I went to create a few amazing recruiting videos and will perhaps show them here when they’re done. Perhaps.

I didn’t see anything THAT out of the ordinary when I was there. Other than this little girl in a wedding dress in the village of Serishka, which I was told was a village of Satan worshippers. Yes, Satan worshippers. The truth, it turns out, is that they believe god created the world and left its care to seven angels, one of these being “Shaytan,” the same name the Koran has for Satan.

Anyway, I ate well, slept well, worked hard, saw two dust storms, and was rained on. That’s about the extent of my trip. Good thing I’m not single, or I’d most definitely consider going back....mostly for the food.

Wednesday, February 18, 2009

Picos de Europa


In my next life I wanna be a goat. But not just any goat. Especially not the Naval Academy’s goat, “Bill.” Lord knows what those college kids would do to me.

I wanna be a wild mountain goat that lives off the kindness of hikers in the Picos de Europa mountains in Northern Spain. It is perhaps … nay … it IS the most beautiful spot that we’ve visited since we’ve been here in Europe. Period. And as you know we travel quite a lot. 


First off, it was Spain, where el Sol makes more appearances than he does here in Germany. Here’s a view of Frankfurt as we left.

And here’s Santander from the air. Doesn’t that just seem more pleasant?

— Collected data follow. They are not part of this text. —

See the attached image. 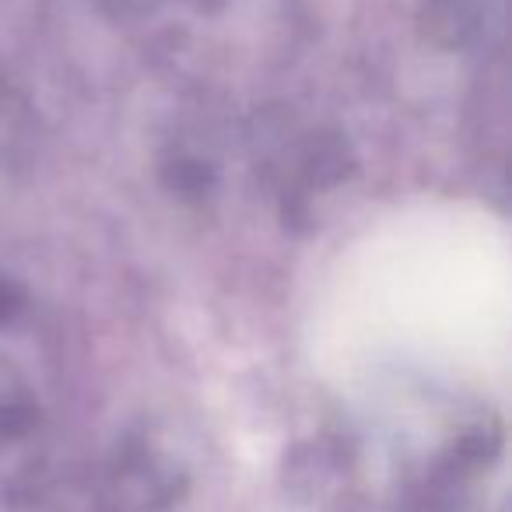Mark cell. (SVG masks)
Instances as JSON below:
<instances>
[{
  "label": "cell",
  "instance_id": "obj_1",
  "mask_svg": "<svg viewBox=\"0 0 512 512\" xmlns=\"http://www.w3.org/2000/svg\"><path fill=\"white\" fill-rule=\"evenodd\" d=\"M11 313V288L0 285V316H8Z\"/></svg>",
  "mask_w": 512,
  "mask_h": 512
}]
</instances>
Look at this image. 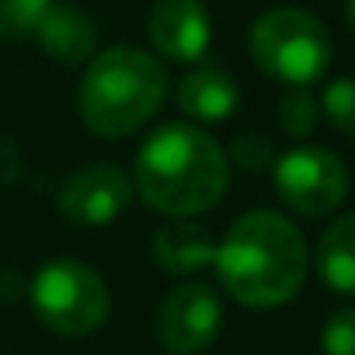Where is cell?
<instances>
[{
  "instance_id": "12",
  "label": "cell",
  "mask_w": 355,
  "mask_h": 355,
  "mask_svg": "<svg viewBox=\"0 0 355 355\" xmlns=\"http://www.w3.org/2000/svg\"><path fill=\"white\" fill-rule=\"evenodd\" d=\"M237 101L241 91L234 77L220 67H199L178 87V108L196 122H223L237 112Z\"/></svg>"
},
{
  "instance_id": "16",
  "label": "cell",
  "mask_w": 355,
  "mask_h": 355,
  "mask_svg": "<svg viewBox=\"0 0 355 355\" xmlns=\"http://www.w3.org/2000/svg\"><path fill=\"white\" fill-rule=\"evenodd\" d=\"M279 125L289 136H310L317 125V101L306 91H293L279 101Z\"/></svg>"
},
{
  "instance_id": "5",
  "label": "cell",
  "mask_w": 355,
  "mask_h": 355,
  "mask_svg": "<svg viewBox=\"0 0 355 355\" xmlns=\"http://www.w3.org/2000/svg\"><path fill=\"white\" fill-rule=\"evenodd\" d=\"M32 306L49 331L63 338H84L108 320L112 300L105 279L91 265L77 258H56L39 268L32 282Z\"/></svg>"
},
{
  "instance_id": "4",
  "label": "cell",
  "mask_w": 355,
  "mask_h": 355,
  "mask_svg": "<svg viewBox=\"0 0 355 355\" xmlns=\"http://www.w3.org/2000/svg\"><path fill=\"white\" fill-rule=\"evenodd\" d=\"M251 56L254 63L289 84V87H306L313 80L324 77V70L331 67V35L327 28L300 8H275L265 11L254 25H251Z\"/></svg>"
},
{
  "instance_id": "2",
  "label": "cell",
  "mask_w": 355,
  "mask_h": 355,
  "mask_svg": "<svg viewBox=\"0 0 355 355\" xmlns=\"http://www.w3.org/2000/svg\"><path fill=\"white\" fill-rule=\"evenodd\" d=\"M213 265L237 303L272 310L300 293L306 279V241L286 216L251 209L227 230Z\"/></svg>"
},
{
  "instance_id": "10",
  "label": "cell",
  "mask_w": 355,
  "mask_h": 355,
  "mask_svg": "<svg viewBox=\"0 0 355 355\" xmlns=\"http://www.w3.org/2000/svg\"><path fill=\"white\" fill-rule=\"evenodd\" d=\"M216 241L206 227L192 223V220H171L164 227L153 230V241H150V254L153 261L171 272V275H189V272H199L206 265L216 261Z\"/></svg>"
},
{
  "instance_id": "9",
  "label": "cell",
  "mask_w": 355,
  "mask_h": 355,
  "mask_svg": "<svg viewBox=\"0 0 355 355\" xmlns=\"http://www.w3.org/2000/svg\"><path fill=\"white\" fill-rule=\"evenodd\" d=\"M213 21L202 0H157L150 11V42L174 63H199L209 53Z\"/></svg>"
},
{
  "instance_id": "14",
  "label": "cell",
  "mask_w": 355,
  "mask_h": 355,
  "mask_svg": "<svg viewBox=\"0 0 355 355\" xmlns=\"http://www.w3.org/2000/svg\"><path fill=\"white\" fill-rule=\"evenodd\" d=\"M56 0H0V39L35 35L39 21Z\"/></svg>"
},
{
  "instance_id": "15",
  "label": "cell",
  "mask_w": 355,
  "mask_h": 355,
  "mask_svg": "<svg viewBox=\"0 0 355 355\" xmlns=\"http://www.w3.org/2000/svg\"><path fill=\"white\" fill-rule=\"evenodd\" d=\"M320 108H324L327 122H331L338 132H345V136L355 139V77L334 80V84L324 91Z\"/></svg>"
},
{
  "instance_id": "3",
  "label": "cell",
  "mask_w": 355,
  "mask_h": 355,
  "mask_svg": "<svg viewBox=\"0 0 355 355\" xmlns=\"http://www.w3.org/2000/svg\"><path fill=\"white\" fill-rule=\"evenodd\" d=\"M167 94L164 67L132 46H115L84 70L77 108L84 125L101 139H122L146 125Z\"/></svg>"
},
{
  "instance_id": "19",
  "label": "cell",
  "mask_w": 355,
  "mask_h": 355,
  "mask_svg": "<svg viewBox=\"0 0 355 355\" xmlns=\"http://www.w3.org/2000/svg\"><path fill=\"white\" fill-rule=\"evenodd\" d=\"M348 21H352V28H355V0H348Z\"/></svg>"
},
{
  "instance_id": "1",
  "label": "cell",
  "mask_w": 355,
  "mask_h": 355,
  "mask_svg": "<svg viewBox=\"0 0 355 355\" xmlns=\"http://www.w3.org/2000/svg\"><path fill=\"white\" fill-rule=\"evenodd\" d=\"M230 182L223 146L185 122L153 129L136 153V192L171 220H189L213 209Z\"/></svg>"
},
{
  "instance_id": "7",
  "label": "cell",
  "mask_w": 355,
  "mask_h": 355,
  "mask_svg": "<svg viewBox=\"0 0 355 355\" xmlns=\"http://www.w3.org/2000/svg\"><path fill=\"white\" fill-rule=\"evenodd\" d=\"M223 327L220 296L206 282L178 286L157 310V341L167 355H202Z\"/></svg>"
},
{
  "instance_id": "6",
  "label": "cell",
  "mask_w": 355,
  "mask_h": 355,
  "mask_svg": "<svg viewBox=\"0 0 355 355\" xmlns=\"http://www.w3.org/2000/svg\"><path fill=\"white\" fill-rule=\"evenodd\" d=\"M275 189L282 202L303 216H324L331 213L345 192H348V174L338 153L324 146H296L275 160Z\"/></svg>"
},
{
  "instance_id": "11",
  "label": "cell",
  "mask_w": 355,
  "mask_h": 355,
  "mask_svg": "<svg viewBox=\"0 0 355 355\" xmlns=\"http://www.w3.org/2000/svg\"><path fill=\"white\" fill-rule=\"evenodd\" d=\"M35 39H39V46L49 60H56L63 67H77V63H87L94 56L98 28L80 8L53 4L46 11V18L39 21Z\"/></svg>"
},
{
  "instance_id": "8",
  "label": "cell",
  "mask_w": 355,
  "mask_h": 355,
  "mask_svg": "<svg viewBox=\"0 0 355 355\" xmlns=\"http://www.w3.org/2000/svg\"><path fill=\"white\" fill-rule=\"evenodd\" d=\"M132 182L115 164H91L73 171L60 185L56 206L73 227H108L132 202Z\"/></svg>"
},
{
  "instance_id": "17",
  "label": "cell",
  "mask_w": 355,
  "mask_h": 355,
  "mask_svg": "<svg viewBox=\"0 0 355 355\" xmlns=\"http://www.w3.org/2000/svg\"><path fill=\"white\" fill-rule=\"evenodd\" d=\"M324 355H355V306H341L327 317L320 331Z\"/></svg>"
},
{
  "instance_id": "18",
  "label": "cell",
  "mask_w": 355,
  "mask_h": 355,
  "mask_svg": "<svg viewBox=\"0 0 355 355\" xmlns=\"http://www.w3.org/2000/svg\"><path fill=\"white\" fill-rule=\"evenodd\" d=\"M272 157H275V146H272L261 132H248V136H241V139L234 143V160L244 164V167H251V171L272 164Z\"/></svg>"
},
{
  "instance_id": "13",
  "label": "cell",
  "mask_w": 355,
  "mask_h": 355,
  "mask_svg": "<svg viewBox=\"0 0 355 355\" xmlns=\"http://www.w3.org/2000/svg\"><path fill=\"white\" fill-rule=\"evenodd\" d=\"M317 272L338 293H355V213L334 220L317 244Z\"/></svg>"
}]
</instances>
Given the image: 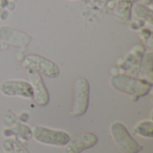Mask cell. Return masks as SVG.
Returning <instances> with one entry per match:
<instances>
[{
    "label": "cell",
    "mask_w": 153,
    "mask_h": 153,
    "mask_svg": "<svg viewBox=\"0 0 153 153\" xmlns=\"http://www.w3.org/2000/svg\"><path fill=\"white\" fill-rule=\"evenodd\" d=\"M110 85L114 90L132 96L134 100L148 95L152 88V82L126 74L113 75L110 78Z\"/></svg>",
    "instance_id": "obj_1"
},
{
    "label": "cell",
    "mask_w": 153,
    "mask_h": 153,
    "mask_svg": "<svg viewBox=\"0 0 153 153\" xmlns=\"http://www.w3.org/2000/svg\"><path fill=\"white\" fill-rule=\"evenodd\" d=\"M109 132L115 143L122 152L139 153L143 151V146L132 137L127 128L121 122H113L110 125Z\"/></svg>",
    "instance_id": "obj_2"
},
{
    "label": "cell",
    "mask_w": 153,
    "mask_h": 153,
    "mask_svg": "<svg viewBox=\"0 0 153 153\" xmlns=\"http://www.w3.org/2000/svg\"><path fill=\"white\" fill-rule=\"evenodd\" d=\"M32 138L45 145H51L56 147H64L69 142L70 135L65 131L51 129L43 126H34L31 129Z\"/></svg>",
    "instance_id": "obj_3"
},
{
    "label": "cell",
    "mask_w": 153,
    "mask_h": 153,
    "mask_svg": "<svg viewBox=\"0 0 153 153\" xmlns=\"http://www.w3.org/2000/svg\"><path fill=\"white\" fill-rule=\"evenodd\" d=\"M90 104V83L87 79L81 77L75 81L74 86V104L71 116L74 117L83 116Z\"/></svg>",
    "instance_id": "obj_4"
},
{
    "label": "cell",
    "mask_w": 153,
    "mask_h": 153,
    "mask_svg": "<svg viewBox=\"0 0 153 153\" xmlns=\"http://www.w3.org/2000/svg\"><path fill=\"white\" fill-rule=\"evenodd\" d=\"M22 65L27 69L35 70L51 79L57 78L61 73L59 66L56 63L37 54L26 56L22 61Z\"/></svg>",
    "instance_id": "obj_5"
},
{
    "label": "cell",
    "mask_w": 153,
    "mask_h": 153,
    "mask_svg": "<svg viewBox=\"0 0 153 153\" xmlns=\"http://www.w3.org/2000/svg\"><path fill=\"white\" fill-rule=\"evenodd\" d=\"M0 92L7 97L32 99L33 91L30 83L22 80H6L0 84Z\"/></svg>",
    "instance_id": "obj_6"
},
{
    "label": "cell",
    "mask_w": 153,
    "mask_h": 153,
    "mask_svg": "<svg viewBox=\"0 0 153 153\" xmlns=\"http://www.w3.org/2000/svg\"><path fill=\"white\" fill-rule=\"evenodd\" d=\"M27 77L29 82L30 83L33 91V97L35 103L39 106L44 107L47 106L49 102V94L46 84L42 79V76L39 73L35 70L28 69Z\"/></svg>",
    "instance_id": "obj_7"
},
{
    "label": "cell",
    "mask_w": 153,
    "mask_h": 153,
    "mask_svg": "<svg viewBox=\"0 0 153 153\" xmlns=\"http://www.w3.org/2000/svg\"><path fill=\"white\" fill-rule=\"evenodd\" d=\"M3 125L10 134H14L24 141H29L32 138L31 129L22 122L10 109L6 110L3 116Z\"/></svg>",
    "instance_id": "obj_8"
},
{
    "label": "cell",
    "mask_w": 153,
    "mask_h": 153,
    "mask_svg": "<svg viewBox=\"0 0 153 153\" xmlns=\"http://www.w3.org/2000/svg\"><path fill=\"white\" fill-rule=\"evenodd\" d=\"M99 139L98 136L92 133H84L73 139H70L69 142L64 147V153H81L83 151L94 147Z\"/></svg>",
    "instance_id": "obj_9"
},
{
    "label": "cell",
    "mask_w": 153,
    "mask_h": 153,
    "mask_svg": "<svg viewBox=\"0 0 153 153\" xmlns=\"http://www.w3.org/2000/svg\"><path fill=\"white\" fill-rule=\"evenodd\" d=\"M0 39L15 47H26L32 41V38L29 34L9 26L0 28Z\"/></svg>",
    "instance_id": "obj_10"
},
{
    "label": "cell",
    "mask_w": 153,
    "mask_h": 153,
    "mask_svg": "<svg viewBox=\"0 0 153 153\" xmlns=\"http://www.w3.org/2000/svg\"><path fill=\"white\" fill-rule=\"evenodd\" d=\"M135 0H117L115 15L117 18L124 22H129L132 17V6Z\"/></svg>",
    "instance_id": "obj_11"
},
{
    "label": "cell",
    "mask_w": 153,
    "mask_h": 153,
    "mask_svg": "<svg viewBox=\"0 0 153 153\" xmlns=\"http://www.w3.org/2000/svg\"><path fill=\"white\" fill-rule=\"evenodd\" d=\"M132 13L137 17L145 22L149 24H153V12L152 10L148 7L146 4H142L140 2H134L132 6Z\"/></svg>",
    "instance_id": "obj_12"
},
{
    "label": "cell",
    "mask_w": 153,
    "mask_h": 153,
    "mask_svg": "<svg viewBox=\"0 0 153 153\" xmlns=\"http://www.w3.org/2000/svg\"><path fill=\"white\" fill-rule=\"evenodd\" d=\"M152 65H153V54L152 52H147L143 59L140 75L142 79L147 80L152 82Z\"/></svg>",
    "instance_id": "obj_13"
},
{
    "label": "cell",
    "mask_w": 153,
    "mask_h": 153,
    "mask_svg": "<svg viewBox=\"0 0 153 153\" xmlns=\"http://www.w3.org/2000/svg\"><path fill=\"white\" fill-rule=\"evenodd\" d=\"M134 134L145 137V138H152L153 136V124L151 120H143L139 122L134 128Z\"/></svg>",
    "instance_id": "obj_14"
},
{
    "label": "cell",
    "mask_w": 153,
    "mask_h": 153,
    "mask_svg": "<svg viewBox=\"0 0 153 153\" xmlns=\"http://www.w3.org/2000/svg\"><path fill=\"white\" fill-rule=\"evenodd\" d=\"M3 150L8 153H30L21 143L14 139H6L2 144Z\"/></svg>",
    "instance_id": "obj_15"
},
{
    "label": "cell",
    "mask_w": 153,
    "mask_h": 153,
    "mask_svg": "<svg viewBox=\"0 0 153 153\" xmlns=\"http://www.w3.org/2000/svg\"><path fill=\"white\" fill-rule=\"evenodd\" d=\"M18 118H19L22 122L24 123V122H26V121L29 119V114L26 113V112H22V113H21V114L19 115Z\"/></svg>",
    "instance_id": "obj_16"
},
{
    "label": "cell",
    "mask_w": 153,
    "mask_h": 153,
    "mask_svg": "<svg viewBox=\"0 0 153 153\" xmlns=\"http://www.w3.org/2000/svg\"><path fill=\"white\" fill-rule=\"evenodd\" d=\"M140 3H142V4H146V5H148V4H151L152 3V0H138Z\"/></svg>",
    "instance_id": "obj_17"
},
{
    "label": "cell",
    "mask_w": 153,
    "mask_h": 153,
    "mask_svg": "<svg viewBox=\"0 0 153 153\" xmlns=\"http://www.w3.org/2000/svg\"><path fill=\"white\" fill-rule=\"evenodd\" d=\"M1 10H2V9H1V7H0V13H1Z\"/></svg>",
    "instance_id": "obj_18"
},
{
    "label": "cell",
    "mask_w": 153,
    "mask_h": 153,
    "mask_svg": "<svg viewBox=\"0 0 153 153\" xmlns=\"http://www.w3.org/2000/svg\"><path fill=\"white\" fill-rule=\"evenodd\" d=\"M71 1H74V0H71Z\"/></svg>",
    "instance_id": "obj_19"
},
{
    "label": "cell",
    "mask_w": 153,
    "mask_h": 153,
    "mask_svg": "<svg viewBox=\"0 0 153 153\" xmlns=\"http://www.w3.org/2000/svg\"><path fill=\"white\" fill-rule=\"evenodd\" d=\"M4 153H8V152H4Z\"/></svg>",
    "instance_id": "obj_20"
}]
</instances>
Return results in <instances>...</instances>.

Next there were mountains. Not only the neatly formed snowcapped kind you’d find in Switzerland that amateur hikers like Kate and I can only look at. But the rugged, scrubby kind that we could actually climb if we wanted.

Then there’s the interesting topography formed by different levels of rock solubility. Technically (according to google), this is “karstification.” I don’t care what it is, I just think it’s beautiful.

And for those seeking baby photos, yes, Elizabeth came along too.

We made sure she came, even if we had to smuggle her in the back of our rental car. (Attention crazy people: We didn’t really do this. This is a photo of me changing her while in the mountains. The options were the trunk or the ground. We’re not cruel parents. We swear.)


It was her first of hopefully many trips outside Germany and her first flight and she did exceedingly well. And although they no longer require passports for travel in most of Western Europe, Kate and I consider her passport “stamped.”


Also here’s a picture of Kate practicing one-upmanship after hearing about Selma Hayek breastfeeding a starving baby in Sierra Leone. After hearing about the dramatic population decline of the only native wild bear population north of the Alps, Kate decided it was best to donate her milk to a poor cub.


Hmmm… maybe I ought to rethink this whole goat thing. If my neighbors were starving bears than I would be ... lunch?